THINGS TO DO ->
1 - Which people are named in the excerpt about Clinton's work after his presidency? List every one.
2 - Carry on the excerpt about Clinton's work after his presidency from the point where it stops.

-- begin TEXT EXTRACT --

The most significant breakthrough came last summer when Clinton persuaded South African President Thabo Mbeki that treatment of the HIV/Aids epidemic in his country was not only imperative but affordable.

If Clinton devoted his entire life to tackling HIV/Aids, he could, one friend recently told Vanity Fair magazine, ‘save the world’. The problem was that the former President had other projects as well. Most notably, he had his book.

By all accounts, writing My Life was a tortuous process, hampered by the subject’s hectic schedule and his renowned verbosity. ‘He just writes and writes and writes. I think he’s going to have a 25-volume series like Winston Churchill,’ one friend said. Clinton admitted he’d had problems with the manuscript.

-- end TEXT EXTRACT --
-- begin SOURCE EXCERPT --

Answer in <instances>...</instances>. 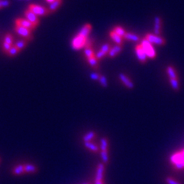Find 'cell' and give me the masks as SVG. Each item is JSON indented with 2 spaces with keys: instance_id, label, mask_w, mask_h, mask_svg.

-- end SOURCE EXCERPT --

ANSWERS TO THE EXERCISE ->
1 - Clinton, Thabo Mbeki, Winston Churchill

2 -
‘With every paragraph, there were choices to be made,’ he told an audience of booksellers in Chicago last week. ‘You can’t put every fact in, you can’t put every conversation in. In a way, having more material is worse than having less.’ Yet, with the help of his editor, Robert Gottlieb, he made the deadline for publication on 22 June. In the end, the book was delivered at 957 pages. Gottlieb is said to have been ‘enthralled’ and ‘amazed’ by what he read. Dan Rather, the CBS news anchor who was allowed to read the manuscript before interviewing Clinton for a TV special to be aired in the US tonight, said he found it remarkably candid. They would say that, wouldn’t they. Close friends of Clinton say that some of the most compelling parts are the chapters about his childhood. There are stories about his early life that even his inner circle didn’t know.

He’s also more revelatory than was expected on the subject of Monica Lewinsky, his subsequent battle to remain in the White House and on the troubles in his marriage. ‘For someone publicly to be this introspective, reflective and critical of himself is pretty remarkable and rare,’ Rather says, adding that he gave the book ‘five stars’.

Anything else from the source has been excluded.